Additionally, he thanked the Japanese government for supporting Namibia, in its attempts to eliminate the disease, and urged the communities to take care of the facilities and not vandalise them.

“We are here to recognise that in order to curb the spread of hepatitis E in the urban and informal settlements, good sanitation and hygiene for all can be achieved in Namibia,” World Health Organisation (WHO) country representative Dr Charles Sagoe-Moses said.

According to a statement, access to improved sanitation is a basic human right, yet in Namibia 46% nationally (urban: 26% and rural: 70%) practice open defecation.

This is coupled with only 54% of the population practicing hand-washing at critical times.

Generally, when there is poor sanitation coverage, the health of populations is affected.

“The UN sister agencies are happy that the City of Windhoek and the line ministries have embraced the Community-Led Total Sanitation (CLTS) approach; not only to address the ongoing hepatitis E outbreak, but as a sustainable solution to address sanitation and hygiene challenges faced by Namibia,” said Sagoe-Moses.

He thanked the Japanese government for funding the hepatitis E project through United Nations Development Programme (UNDP), as well as the CLTS taskforce that worked tirelessly to mobilise their communities to build their own toilets and improve their hygiene practices, such as hand-washing with water at critical times.

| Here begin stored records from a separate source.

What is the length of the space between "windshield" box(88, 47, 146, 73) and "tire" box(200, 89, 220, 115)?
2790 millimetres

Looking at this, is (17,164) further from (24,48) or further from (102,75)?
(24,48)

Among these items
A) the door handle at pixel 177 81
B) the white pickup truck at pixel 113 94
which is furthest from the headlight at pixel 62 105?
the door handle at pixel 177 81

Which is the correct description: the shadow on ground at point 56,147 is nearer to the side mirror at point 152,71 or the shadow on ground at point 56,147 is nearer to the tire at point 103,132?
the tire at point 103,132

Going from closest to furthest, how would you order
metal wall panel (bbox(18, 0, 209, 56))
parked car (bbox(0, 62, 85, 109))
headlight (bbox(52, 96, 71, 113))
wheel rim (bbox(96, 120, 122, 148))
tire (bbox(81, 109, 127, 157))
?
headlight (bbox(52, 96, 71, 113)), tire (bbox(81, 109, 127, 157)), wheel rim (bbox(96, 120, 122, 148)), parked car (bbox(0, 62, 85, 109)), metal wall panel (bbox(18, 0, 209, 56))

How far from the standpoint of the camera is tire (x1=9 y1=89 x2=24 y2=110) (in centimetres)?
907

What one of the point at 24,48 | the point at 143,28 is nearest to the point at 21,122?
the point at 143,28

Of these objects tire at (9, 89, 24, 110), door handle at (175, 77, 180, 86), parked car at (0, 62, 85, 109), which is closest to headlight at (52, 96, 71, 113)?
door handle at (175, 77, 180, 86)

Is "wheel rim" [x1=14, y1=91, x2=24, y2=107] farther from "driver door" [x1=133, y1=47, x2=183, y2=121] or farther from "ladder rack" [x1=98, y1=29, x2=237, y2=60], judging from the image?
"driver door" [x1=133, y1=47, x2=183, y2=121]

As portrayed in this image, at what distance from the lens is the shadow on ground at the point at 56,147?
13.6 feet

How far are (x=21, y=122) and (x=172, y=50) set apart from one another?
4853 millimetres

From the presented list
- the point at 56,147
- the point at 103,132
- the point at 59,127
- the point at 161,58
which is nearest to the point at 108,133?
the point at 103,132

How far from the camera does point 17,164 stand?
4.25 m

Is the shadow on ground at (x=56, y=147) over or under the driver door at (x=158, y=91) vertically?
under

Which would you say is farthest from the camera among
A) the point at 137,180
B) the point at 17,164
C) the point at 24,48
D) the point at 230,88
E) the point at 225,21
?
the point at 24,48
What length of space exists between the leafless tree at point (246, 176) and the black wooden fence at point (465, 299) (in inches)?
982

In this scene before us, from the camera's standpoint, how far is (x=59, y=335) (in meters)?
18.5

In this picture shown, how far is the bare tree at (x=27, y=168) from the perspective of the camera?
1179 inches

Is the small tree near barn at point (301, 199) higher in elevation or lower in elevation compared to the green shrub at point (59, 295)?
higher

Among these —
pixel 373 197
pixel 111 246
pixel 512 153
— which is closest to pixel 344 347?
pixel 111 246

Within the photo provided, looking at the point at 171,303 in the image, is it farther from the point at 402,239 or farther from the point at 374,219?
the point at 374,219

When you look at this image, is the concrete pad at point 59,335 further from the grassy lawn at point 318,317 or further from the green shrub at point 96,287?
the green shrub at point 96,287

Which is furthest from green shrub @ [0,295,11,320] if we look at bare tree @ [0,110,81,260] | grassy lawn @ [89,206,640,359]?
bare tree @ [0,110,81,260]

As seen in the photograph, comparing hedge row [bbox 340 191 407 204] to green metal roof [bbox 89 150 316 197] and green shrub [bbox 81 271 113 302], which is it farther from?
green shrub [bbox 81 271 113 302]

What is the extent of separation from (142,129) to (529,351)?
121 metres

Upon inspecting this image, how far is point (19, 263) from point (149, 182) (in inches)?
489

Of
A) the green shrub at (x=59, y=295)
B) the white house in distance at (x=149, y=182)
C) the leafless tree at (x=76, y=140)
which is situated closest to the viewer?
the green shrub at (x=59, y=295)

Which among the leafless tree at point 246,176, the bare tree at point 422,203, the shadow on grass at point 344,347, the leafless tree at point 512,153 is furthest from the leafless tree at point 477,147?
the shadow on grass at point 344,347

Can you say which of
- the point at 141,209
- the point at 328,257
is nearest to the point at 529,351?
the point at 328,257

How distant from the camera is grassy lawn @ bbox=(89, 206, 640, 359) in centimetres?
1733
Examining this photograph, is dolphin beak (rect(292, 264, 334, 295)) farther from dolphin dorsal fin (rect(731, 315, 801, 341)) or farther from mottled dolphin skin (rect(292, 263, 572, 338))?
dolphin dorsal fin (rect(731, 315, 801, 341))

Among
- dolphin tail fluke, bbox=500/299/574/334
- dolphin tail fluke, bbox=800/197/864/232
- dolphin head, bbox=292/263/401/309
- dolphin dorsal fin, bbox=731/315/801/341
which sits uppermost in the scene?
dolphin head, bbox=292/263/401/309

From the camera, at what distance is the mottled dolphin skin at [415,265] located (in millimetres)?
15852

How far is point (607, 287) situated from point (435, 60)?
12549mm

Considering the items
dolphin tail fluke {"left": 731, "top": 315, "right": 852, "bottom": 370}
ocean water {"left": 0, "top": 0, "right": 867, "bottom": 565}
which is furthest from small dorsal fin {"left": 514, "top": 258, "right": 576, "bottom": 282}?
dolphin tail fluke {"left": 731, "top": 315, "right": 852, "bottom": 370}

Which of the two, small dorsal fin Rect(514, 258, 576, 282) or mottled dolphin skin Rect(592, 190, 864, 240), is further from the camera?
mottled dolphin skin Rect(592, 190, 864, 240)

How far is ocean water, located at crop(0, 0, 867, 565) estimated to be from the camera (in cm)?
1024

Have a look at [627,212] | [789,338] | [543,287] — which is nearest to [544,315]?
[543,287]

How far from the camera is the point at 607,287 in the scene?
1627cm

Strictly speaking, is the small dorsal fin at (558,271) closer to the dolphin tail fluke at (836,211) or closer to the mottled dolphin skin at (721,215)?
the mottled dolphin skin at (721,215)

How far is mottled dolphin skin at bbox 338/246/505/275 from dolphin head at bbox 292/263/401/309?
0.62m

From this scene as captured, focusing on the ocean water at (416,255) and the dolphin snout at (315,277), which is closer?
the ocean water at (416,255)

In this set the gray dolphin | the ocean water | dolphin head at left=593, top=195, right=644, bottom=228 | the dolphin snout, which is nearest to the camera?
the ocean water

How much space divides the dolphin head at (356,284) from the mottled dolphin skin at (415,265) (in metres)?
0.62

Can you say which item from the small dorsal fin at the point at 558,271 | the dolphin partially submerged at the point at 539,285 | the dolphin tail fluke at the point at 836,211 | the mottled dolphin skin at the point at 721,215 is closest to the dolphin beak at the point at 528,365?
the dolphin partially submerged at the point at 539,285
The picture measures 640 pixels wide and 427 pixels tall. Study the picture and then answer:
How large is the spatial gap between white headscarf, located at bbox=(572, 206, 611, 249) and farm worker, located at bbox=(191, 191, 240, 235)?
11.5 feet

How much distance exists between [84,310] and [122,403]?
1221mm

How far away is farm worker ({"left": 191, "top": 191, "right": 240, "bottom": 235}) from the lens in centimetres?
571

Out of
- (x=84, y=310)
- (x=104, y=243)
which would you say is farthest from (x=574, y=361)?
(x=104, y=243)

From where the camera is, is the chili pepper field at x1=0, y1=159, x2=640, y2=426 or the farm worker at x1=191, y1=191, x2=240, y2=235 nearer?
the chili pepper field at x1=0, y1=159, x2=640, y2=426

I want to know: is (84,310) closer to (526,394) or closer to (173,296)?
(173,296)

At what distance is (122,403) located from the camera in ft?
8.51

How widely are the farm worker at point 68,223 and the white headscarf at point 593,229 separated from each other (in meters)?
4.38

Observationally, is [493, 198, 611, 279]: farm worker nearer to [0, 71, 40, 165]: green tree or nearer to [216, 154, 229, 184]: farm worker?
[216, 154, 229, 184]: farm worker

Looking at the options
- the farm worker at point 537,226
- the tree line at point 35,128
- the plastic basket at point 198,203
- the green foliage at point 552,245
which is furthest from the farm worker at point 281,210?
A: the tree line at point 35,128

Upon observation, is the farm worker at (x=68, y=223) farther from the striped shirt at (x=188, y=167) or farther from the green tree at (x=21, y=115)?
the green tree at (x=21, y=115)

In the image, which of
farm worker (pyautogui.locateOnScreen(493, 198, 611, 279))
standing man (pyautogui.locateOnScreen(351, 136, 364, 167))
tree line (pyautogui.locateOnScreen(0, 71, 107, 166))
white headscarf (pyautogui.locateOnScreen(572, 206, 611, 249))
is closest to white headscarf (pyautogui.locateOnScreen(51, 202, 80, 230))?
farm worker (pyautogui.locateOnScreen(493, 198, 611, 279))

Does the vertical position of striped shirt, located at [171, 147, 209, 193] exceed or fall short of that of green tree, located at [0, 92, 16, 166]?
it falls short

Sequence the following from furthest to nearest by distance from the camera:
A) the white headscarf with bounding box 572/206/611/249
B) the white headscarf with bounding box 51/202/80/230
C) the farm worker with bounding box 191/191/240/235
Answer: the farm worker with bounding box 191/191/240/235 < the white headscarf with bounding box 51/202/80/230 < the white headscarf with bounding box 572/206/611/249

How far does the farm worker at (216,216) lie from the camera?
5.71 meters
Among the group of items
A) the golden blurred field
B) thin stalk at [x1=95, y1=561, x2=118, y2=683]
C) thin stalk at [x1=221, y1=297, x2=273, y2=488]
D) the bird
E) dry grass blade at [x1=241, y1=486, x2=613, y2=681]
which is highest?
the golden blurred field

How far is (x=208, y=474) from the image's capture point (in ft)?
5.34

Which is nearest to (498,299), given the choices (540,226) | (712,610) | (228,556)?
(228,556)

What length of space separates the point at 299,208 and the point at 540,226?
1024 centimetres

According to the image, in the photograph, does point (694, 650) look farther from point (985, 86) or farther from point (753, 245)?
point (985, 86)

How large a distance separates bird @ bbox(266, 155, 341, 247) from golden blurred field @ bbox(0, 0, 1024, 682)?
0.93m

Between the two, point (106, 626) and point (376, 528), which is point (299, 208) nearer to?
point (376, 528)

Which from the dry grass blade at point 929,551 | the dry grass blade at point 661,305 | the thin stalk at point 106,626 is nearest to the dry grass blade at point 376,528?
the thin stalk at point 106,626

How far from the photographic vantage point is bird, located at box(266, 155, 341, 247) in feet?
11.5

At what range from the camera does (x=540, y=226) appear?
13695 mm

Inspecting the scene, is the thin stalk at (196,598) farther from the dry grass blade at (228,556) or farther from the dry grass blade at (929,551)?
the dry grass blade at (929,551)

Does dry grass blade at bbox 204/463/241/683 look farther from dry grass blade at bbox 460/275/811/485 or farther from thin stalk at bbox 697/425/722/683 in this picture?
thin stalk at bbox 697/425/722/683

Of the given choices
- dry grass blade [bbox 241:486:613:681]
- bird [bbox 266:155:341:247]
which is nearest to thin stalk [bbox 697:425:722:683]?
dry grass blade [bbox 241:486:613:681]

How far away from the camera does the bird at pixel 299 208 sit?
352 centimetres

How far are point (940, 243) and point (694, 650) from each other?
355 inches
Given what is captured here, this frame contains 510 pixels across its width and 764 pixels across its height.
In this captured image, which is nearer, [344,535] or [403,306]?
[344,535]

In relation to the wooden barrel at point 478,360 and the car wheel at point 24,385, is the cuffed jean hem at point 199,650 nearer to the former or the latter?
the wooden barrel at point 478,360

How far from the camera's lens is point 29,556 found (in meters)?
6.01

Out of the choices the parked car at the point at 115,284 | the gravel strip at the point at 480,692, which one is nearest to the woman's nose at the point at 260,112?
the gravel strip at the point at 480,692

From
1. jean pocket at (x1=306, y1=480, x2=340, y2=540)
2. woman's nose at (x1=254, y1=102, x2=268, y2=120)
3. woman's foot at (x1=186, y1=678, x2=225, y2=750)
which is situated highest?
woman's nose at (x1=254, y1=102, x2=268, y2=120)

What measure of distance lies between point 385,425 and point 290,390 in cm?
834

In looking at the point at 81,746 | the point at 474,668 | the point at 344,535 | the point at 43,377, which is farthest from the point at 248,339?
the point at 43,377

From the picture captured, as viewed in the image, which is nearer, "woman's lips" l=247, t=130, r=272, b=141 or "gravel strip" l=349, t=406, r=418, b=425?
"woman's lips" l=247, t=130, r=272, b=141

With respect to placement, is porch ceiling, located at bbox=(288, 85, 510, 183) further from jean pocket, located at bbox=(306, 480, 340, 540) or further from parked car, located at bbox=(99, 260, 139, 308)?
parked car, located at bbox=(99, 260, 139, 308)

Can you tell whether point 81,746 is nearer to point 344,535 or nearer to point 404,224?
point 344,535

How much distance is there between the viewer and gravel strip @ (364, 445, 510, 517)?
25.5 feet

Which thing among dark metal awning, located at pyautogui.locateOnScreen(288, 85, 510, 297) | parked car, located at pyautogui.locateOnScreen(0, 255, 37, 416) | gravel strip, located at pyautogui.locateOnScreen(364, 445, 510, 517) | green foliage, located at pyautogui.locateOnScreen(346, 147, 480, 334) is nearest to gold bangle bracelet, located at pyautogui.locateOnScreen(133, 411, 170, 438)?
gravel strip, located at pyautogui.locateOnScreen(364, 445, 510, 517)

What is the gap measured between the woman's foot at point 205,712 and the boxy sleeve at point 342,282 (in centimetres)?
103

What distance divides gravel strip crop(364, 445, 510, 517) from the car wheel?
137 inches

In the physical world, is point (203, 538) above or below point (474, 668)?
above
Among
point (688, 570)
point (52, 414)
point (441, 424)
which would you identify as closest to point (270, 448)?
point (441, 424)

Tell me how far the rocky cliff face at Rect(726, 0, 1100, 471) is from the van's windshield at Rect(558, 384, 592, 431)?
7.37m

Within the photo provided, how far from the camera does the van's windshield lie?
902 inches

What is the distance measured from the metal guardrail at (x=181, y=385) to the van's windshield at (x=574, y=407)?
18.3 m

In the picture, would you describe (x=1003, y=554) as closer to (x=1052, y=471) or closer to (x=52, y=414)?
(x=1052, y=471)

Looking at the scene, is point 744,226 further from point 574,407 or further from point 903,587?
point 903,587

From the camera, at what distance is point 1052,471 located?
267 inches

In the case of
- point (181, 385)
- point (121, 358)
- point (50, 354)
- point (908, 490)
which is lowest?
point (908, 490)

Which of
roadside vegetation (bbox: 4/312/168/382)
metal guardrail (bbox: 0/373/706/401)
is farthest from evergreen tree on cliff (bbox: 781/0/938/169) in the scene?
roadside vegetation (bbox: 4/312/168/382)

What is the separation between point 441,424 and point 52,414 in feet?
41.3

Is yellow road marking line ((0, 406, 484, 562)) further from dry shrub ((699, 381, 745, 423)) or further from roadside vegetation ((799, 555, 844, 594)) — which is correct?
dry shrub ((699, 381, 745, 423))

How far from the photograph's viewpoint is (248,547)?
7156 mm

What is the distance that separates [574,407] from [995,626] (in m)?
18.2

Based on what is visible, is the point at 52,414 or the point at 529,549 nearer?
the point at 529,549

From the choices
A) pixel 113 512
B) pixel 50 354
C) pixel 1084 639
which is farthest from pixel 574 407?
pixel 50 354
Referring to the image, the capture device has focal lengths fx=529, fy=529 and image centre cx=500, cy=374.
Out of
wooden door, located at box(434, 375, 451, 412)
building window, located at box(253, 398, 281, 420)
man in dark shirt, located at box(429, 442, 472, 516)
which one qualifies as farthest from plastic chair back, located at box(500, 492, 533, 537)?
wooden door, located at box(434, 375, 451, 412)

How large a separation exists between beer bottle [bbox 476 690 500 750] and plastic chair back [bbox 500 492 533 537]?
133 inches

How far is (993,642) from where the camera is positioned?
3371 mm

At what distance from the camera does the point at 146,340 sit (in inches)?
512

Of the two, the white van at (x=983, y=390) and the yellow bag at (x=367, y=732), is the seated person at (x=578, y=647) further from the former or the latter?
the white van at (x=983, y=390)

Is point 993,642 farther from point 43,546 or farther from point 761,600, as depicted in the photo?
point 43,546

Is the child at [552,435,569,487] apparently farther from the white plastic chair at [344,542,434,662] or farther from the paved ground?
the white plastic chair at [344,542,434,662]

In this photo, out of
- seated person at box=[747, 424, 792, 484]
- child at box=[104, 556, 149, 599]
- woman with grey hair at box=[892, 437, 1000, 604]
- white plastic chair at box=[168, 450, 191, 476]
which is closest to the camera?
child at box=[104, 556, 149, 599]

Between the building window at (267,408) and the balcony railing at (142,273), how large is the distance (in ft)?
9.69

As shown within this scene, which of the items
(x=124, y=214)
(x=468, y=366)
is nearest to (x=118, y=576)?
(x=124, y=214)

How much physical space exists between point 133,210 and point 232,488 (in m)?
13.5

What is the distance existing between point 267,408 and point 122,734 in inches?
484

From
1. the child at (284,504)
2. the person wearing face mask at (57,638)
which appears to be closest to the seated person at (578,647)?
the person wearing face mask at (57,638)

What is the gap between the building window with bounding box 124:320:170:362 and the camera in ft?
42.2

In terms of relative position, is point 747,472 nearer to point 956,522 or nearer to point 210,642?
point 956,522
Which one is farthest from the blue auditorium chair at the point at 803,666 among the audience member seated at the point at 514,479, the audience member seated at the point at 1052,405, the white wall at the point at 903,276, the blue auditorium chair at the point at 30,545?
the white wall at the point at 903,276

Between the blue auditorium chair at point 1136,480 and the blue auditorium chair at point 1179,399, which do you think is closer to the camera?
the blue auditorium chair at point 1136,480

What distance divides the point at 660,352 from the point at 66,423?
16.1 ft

The elimination of hepatitis is imperative to achieving the Sustainable Development Goals (SDGs) and universal health coverage by 2030.

UN Namibia will continue to support national and regional policymakers to increase political and financial commitments for hepatitis the response.

Since the onset of the outbreak in September 2017, the hepatitis E virus has become the leading cause of maternal deaths.

The latest statistics show that the number of the hepatitis E infections have eclipsed the 6 000-mark, with a total of 6 151 cases reported by 11 August.

The statistics showed further that of the cases reported, 342 were maternal.